Tuttle and her husband, Rich Tuttle, compete with their K-Cass barbecue team in five or six events per year, noting that the cost of competing has risen in the years since she joined KCBS in the late-‘80s.
“Most events entry fees used to be under $50. Now they range between $150 and $350. The American Royal is $600. Then add the cost of your cooking equipment, transportation, lodging, meat and beer and by the time you add everything up, its costs me around $1,000 per event. But some teams spend over $5,000. So you have to really love it.”
Her team has enjoyed success in numerous events and her line of barbecue sauces has won its share of awards as well. She said people are starving for real barbecue.
“It brings you back to your roots, to the basics of cooking, to the roots of our country. We promote barbecue as the original American cuisine and I think we’re succeeding.”
Todd Johns, owner of Plowboy’s Barbeque in Blue Springs, Mo., and the 2009 American Royal International Grand Champion, said there is something mysterious about a piece of meat that takes 14 hours to cook.
“You start the process with brining and marinating or rubbing and start cooking and a day later your food is ready. There is real artistry to barbecue: anyone can put a piece of chicken on a grill. But cooking a perfect rack of ribs takes experience, time and a special skill set and just like any five-star meal, you expect to be wowed by the chef, in this case, the pitmaster.”
Johns said social media is also a big driver of the explosion in barbecue popularity.
“Being successful is more attainable when you have a lot of shared experience available to you. It shortens your learning curve. You can almost say it’s easier to be successful in barbecue today because you have so many people to learn from. From a customer relations standpoint, we’re on Facebook and Twitter every day. We can engage with one or many of our customers and have a real dialogue outside of the restaurant. We let them peek behind the curtain, post photos of us in kitchen, in the pit, giving them a richer experience, like they’re a part of the process.”
Rob Magee, a champion competitive barbecue cooker who displays a wallful of trophies in his popular, upscale Kansas City restaurant, Q39, has spent a lifetime becoming an overnight sensation. The Culinary Institute of America (the “Other CIA”) graduate spent more than 20 years working as an executive chef or food and beverage director for the Sheraton, Omni, Westin and Hilton hotels before coming to Kansas City in 2000.
He said that education, in addition to years of competitive cooking and catering, prepared him to open Q39.
Magee said Q39 is a small business, not a corporate chain.

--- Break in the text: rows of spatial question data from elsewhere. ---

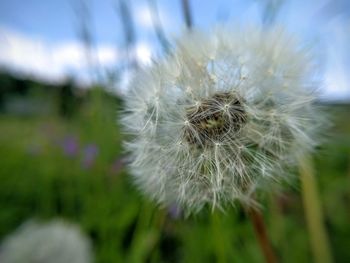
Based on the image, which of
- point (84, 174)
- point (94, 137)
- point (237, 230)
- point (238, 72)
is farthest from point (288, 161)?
point (84, 174)

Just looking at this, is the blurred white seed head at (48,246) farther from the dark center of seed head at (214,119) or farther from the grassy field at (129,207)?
the dark center of seed head at (214,119)

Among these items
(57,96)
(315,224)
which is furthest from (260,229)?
(57,96)

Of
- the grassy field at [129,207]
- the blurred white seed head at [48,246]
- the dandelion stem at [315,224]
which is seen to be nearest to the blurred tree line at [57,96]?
the grassy field at [129,207]

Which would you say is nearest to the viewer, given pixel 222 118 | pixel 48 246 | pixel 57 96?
pixel 222 118

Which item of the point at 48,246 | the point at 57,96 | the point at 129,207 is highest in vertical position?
the point at 57,96

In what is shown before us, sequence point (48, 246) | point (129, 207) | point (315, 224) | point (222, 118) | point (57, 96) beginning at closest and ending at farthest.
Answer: point (222, 118) → point (315, 224) → point (48, 246) → point (129, 207) → point (57, 96)

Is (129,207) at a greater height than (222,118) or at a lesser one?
lesser

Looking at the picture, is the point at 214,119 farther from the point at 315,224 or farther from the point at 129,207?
the point at 129,207
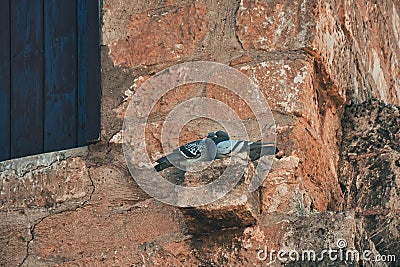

“We are a single location restaurant. Our food isn’t manufactured for us,” he explained. “If you go to a fast food joint, a lot of products are engineered for quick cooking and consistency at thousands of locations across the world. I have a cow and it gives me a brisket. Nothing is pre-packaged. There are no short cuts. That’s what’s really different and special about barbecue. Most of us doing this are small grassroots businesses where the owners are still touching the food.”